[Inside Chodong]CSAT Difficulty: AI Cannot Be the Solution

Using AI to Generate English Passages
Ambiguous Accountability and Security Risks

"Adjusting the difficulty level of the College Scholastic Ability Test (CSAT) is 'the realm of God'."

Was this perhaps an attempt to ease the burden of achieving an "appropriate level of difficulty," even in this way? Lee Geunho, the acting president of the Korea Institute for Curriculum and Evaluation (KICE), which oversees the creation of CSAT questions, came under heavy fire after he gave this answer when asked, "Is it really that hard to control the difficulty level?" during a policy briefing to the National Research Council for Economics, Humanities and Social Sciences under the Prime Minister's Office last month. He presumably meant that adjusting the CSAT difficulty level is an intractable problem, but given that 8 out of 12 former KICE presidents have resigned mid-term over CSAT-related issues, the phrase "the realm of God" can only sound like an attempt to sidestep responsibility. That is why critics say that "blunders that are completely unacceptable must not be dismissed as belonging to the realm of God." What the education authorities must do is not invoke God, but analyze the causes of failure and improve the system.

This year's CSAT English section was flawed throughout the entire process, from verification of the item writers to question creation and review. In an effort to ensure fairness in the wake of the "killer question" controversy, the authorities randomly selected item writers and reviewers, but this failed to sufficiently reflect their track records in test writing and authorship, thereby weakening expertise. Teachers accounted for 33% of the English item writers, lower than in other sections (45%). In other words, the group that best understands students' actual academic levels was relatively underrepresented. As a result, while 1 question in Korean and 4 questions in mathematics were changed, 19 out of 45 questions in English were replaced. With questions changing right up until just before the CSAT, it is inconceivable that difficulty checks were carried out properly.

The Ministry of Education has presented follow-up measures such as strengthening the verification of item writers' expertise, increasing the proportion of teachers to 50%, and establishing an "Educational Assessment Item Support Center." Among these, what stands out is the plan to use artificial intelligence (AI) to generate English reading passages. It is expected that, by predicting difficulty based on vast amounts of data, the extreme swings in difficulty between "impossibly hard tests" and "overly easy tests" can be reduced. This could also ease the burden on item writers.

That does not mean, however, that AI is a cure-all. Technology is only a supplementary tool and comes with its own risks. A prime example is "AI's lies," or hallucinations, in which it fabricates non-existent facts in a plausible way. Even if AI produces grammatically polished sentences, there is a possibility that it will generate passages with incorrect facts. One also cannot rule out the possibility of mechanical passages that diverge from the natural flow of human thought. This means the review process may need to become even more rigorous than it is now.

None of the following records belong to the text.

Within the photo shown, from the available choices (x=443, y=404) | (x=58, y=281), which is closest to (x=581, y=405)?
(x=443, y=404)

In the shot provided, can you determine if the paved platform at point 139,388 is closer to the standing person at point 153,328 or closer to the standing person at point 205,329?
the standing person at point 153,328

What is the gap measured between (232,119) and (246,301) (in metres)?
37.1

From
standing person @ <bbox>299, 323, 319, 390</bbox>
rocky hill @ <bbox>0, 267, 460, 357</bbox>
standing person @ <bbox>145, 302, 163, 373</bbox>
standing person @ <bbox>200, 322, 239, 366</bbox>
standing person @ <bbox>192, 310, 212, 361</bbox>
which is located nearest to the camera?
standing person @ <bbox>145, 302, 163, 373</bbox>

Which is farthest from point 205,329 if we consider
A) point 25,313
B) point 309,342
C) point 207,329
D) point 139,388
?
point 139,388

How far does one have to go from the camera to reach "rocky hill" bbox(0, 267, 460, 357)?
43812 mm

Security is another challenge. Every year, CSAT item writers stay in seclusion for more than a month, completely cut off from the outside world as they create the questions. It must be examined whether such ironclad security can be maintained even when AI is used to generate English passages, and whether building separate servers alone will be sufficient. As technology evolves, so do hacking methods. Unexpected incidents can occur at any time. It is also necessary to check whether there is enough time until the pilot operation of the mock CSAT for the 2028 academic year in June and September.

What test-takers are most concerned about, however, is the frequent policy changes. On college admission online communities, there are many posts asking, "To what extent do they intend to experiment on those born in 2009?" This is because, on top of the shift to the integrated CSAT, yet another variable is being added.

While difficulty is being left to God and solutions are being sought from AI, the subject of responsibility is becoming blurred. If a problem arises in a passage generated by AI, who will be held accountable? Will it be KICE, which operates under the Prime Minister's Office, or the Ministry of Education, which bears ultimate responsibility for education in the Republic of Korea? Before invoking God and AI over difficulty levels, it must first be made clear who will remain responsible to the very end. The CSAT is, in the final analysis, an exam designed by people and for which people are responsible. You cannot demand a mid-term resignation from AI, can you?